In humans, microneurography is the only available method to directly assess the electrophysiological properties of C-fibers15. This approach has been used to demonstrate nociceptor dysfunction in patients with chronic pain2,3,4,5,6,7. Microneurography can detect single-neuron action potentials; however, due to the low signal-to-noise ratios, researchers use the marking technique to characterize C-fiber activity16. In the marking technique, suprathreshold electrical stimulation is applied to C-fiber receptive fields in the skin. This electrical stimulation generates an action potential that occurs at a constant latency, which is determined by the C-fiber's conduction velocity. C-fibers exhibit activity-dependent slowing, whereby their conduction velocity reduces and, therefore, their conduction latency increases during periods of action potential discharge17. Under basal conditions, C-fibers do not normally generate action potentials in the absence of noxious stimuli, and, therefore, their conduction latency in response to low-frequency electrical stimulation is constant. Mechanical, thermal, or pharmacological stimuli, which evoke firing, induce activity-dependent slowing, which increases the latency of the action potentials evoked by concomitant low-frequency electrical stimulation. This allows the objective identification of responses to the applied non-electrical stimuli in the context of a low signal-to-noise ratio. Therefore, activity-dependent slowing can be used to functionally characterize C-fibers16. Indeed, different functional classes of C-fibers exhibit distinctive patterns of activity-dependent slowing in electrical stimulation paradigms that involve varying the stimulation frequency18,19. This variability in the latency of C-fiber action potentials presents a challenge for algorithms designed to monitor them.

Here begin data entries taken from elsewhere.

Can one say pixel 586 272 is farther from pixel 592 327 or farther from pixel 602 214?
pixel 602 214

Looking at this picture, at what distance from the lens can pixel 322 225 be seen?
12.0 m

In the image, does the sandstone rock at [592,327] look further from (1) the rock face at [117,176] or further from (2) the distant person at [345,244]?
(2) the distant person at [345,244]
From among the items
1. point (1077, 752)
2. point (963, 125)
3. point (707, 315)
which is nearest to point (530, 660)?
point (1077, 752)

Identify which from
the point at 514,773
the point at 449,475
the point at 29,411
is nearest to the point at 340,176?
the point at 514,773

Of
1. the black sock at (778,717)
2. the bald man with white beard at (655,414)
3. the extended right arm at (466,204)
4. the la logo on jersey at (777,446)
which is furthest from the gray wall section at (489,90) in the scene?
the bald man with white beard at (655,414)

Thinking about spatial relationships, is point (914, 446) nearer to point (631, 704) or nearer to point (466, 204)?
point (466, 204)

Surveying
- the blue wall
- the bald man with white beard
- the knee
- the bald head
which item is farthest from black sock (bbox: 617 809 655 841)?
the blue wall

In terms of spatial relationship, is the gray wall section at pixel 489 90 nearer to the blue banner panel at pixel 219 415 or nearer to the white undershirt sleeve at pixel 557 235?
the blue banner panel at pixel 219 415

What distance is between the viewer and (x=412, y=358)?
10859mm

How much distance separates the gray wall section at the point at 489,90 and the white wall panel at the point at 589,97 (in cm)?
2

Ongoing activity in a nociceptor leads to increased variability in its latency during low-frequency electrical stimulation, and this is again due to activity-dependent slowing. This increased variability, or jitter, is a quantifiable proxy measure of excitability2. Further causes of variability in action potential latency include flip-flop, where alternate terminal branches of a single neuron are stimulated, which causes the evoked action potential to have two (or more) baseline latencies that are mutually exclusive20. Finally, changes in the temperature of a peripheral neuron's terminal branches also cause action potential latency changes in a thermodynamic manner, with warming increasing the conduction velocity and cooling slowing the conduction velocity19. Thus, any software seeking to perform closed-loop electrical threshold tracking of nociceptive C-fibers must allow for changes in latency in electrically evoked action potentials.

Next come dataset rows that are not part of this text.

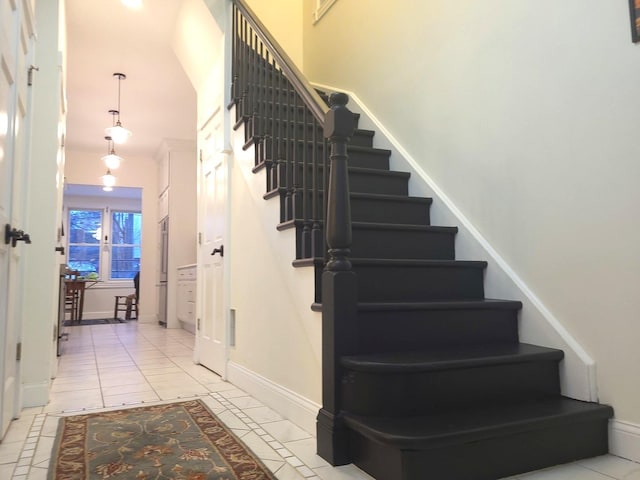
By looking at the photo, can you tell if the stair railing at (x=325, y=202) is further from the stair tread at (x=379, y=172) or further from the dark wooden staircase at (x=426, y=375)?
the stair tread at (x=379, y=172)

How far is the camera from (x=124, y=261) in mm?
10266

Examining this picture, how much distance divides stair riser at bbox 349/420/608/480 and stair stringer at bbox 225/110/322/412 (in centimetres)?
52

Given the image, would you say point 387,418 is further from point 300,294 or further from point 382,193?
point 382,193

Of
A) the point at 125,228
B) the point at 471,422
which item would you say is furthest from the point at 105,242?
the point at 471,422

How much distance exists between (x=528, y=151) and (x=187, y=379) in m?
2.58

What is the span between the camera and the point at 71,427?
7.20 ft

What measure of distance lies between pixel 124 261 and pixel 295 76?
29.7 feet

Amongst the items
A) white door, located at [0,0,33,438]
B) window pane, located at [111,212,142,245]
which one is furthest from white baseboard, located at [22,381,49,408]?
window pane, located at [111,212,142,245]

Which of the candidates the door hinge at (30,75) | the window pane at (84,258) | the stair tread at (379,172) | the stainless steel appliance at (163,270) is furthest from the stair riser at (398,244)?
the window pane at (84,258)

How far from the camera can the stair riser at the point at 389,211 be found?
262cm

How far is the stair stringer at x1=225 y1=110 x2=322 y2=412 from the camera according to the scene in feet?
6.95

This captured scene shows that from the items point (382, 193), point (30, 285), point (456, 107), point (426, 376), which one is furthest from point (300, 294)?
point (30, 285)

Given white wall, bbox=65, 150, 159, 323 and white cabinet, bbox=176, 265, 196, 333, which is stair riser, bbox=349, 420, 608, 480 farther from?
white wall, bbox=65, 150, 159, 323

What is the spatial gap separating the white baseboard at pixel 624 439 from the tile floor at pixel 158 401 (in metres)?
0.04
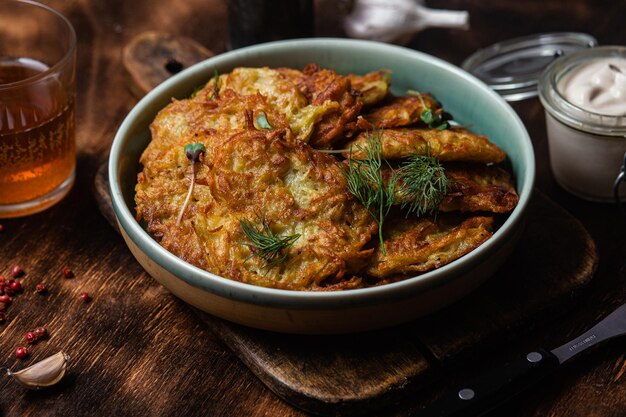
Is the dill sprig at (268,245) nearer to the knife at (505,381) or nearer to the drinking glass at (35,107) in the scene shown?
the knife at (505,381)

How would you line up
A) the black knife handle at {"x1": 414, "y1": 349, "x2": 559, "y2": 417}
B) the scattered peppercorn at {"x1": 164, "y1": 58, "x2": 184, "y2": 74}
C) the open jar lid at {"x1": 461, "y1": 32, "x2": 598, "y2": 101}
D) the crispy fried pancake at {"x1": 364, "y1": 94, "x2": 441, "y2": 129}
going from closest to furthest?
1. the black knife handle at {"x1": 414, "y1": 349, "x2": 559, "y2": 417}
2. the crispy fried pancake at {"x1": 364, "y1": 94, "x2": 441, "y2": 129}
3. the scattered peppercorn at {"x1": 164, "y1": 58, "x2": 184, "y2": 74}
4. the open jar lid at {"x1": 461, "y1": 32, "x2": 598, "y2": 101}

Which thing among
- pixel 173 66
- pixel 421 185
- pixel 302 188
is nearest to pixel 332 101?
pixel 302 188

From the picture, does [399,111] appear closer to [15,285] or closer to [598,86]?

To achieve our goal of cross-species electrical threshold tracking of C-fiber nociceptors, we developed APTrack, an open-source software plugin for the Open Ephys platform21, to enable real-time, closed-loop, electrical threshold tracking, and latency tracking. We provide proof-of-concept data demonstrating that C-fiber nociceptor electrical threshold tracking during human microneurography is possible. Furthermore, we show that this tool can be used in rodent ex vivo teased-fiber electrophysiology, thus enabling translational studies between humans and rodents. Here, we will describe in detail how researchers can implement and use this tool to aid their study of nociceptor function and excitability.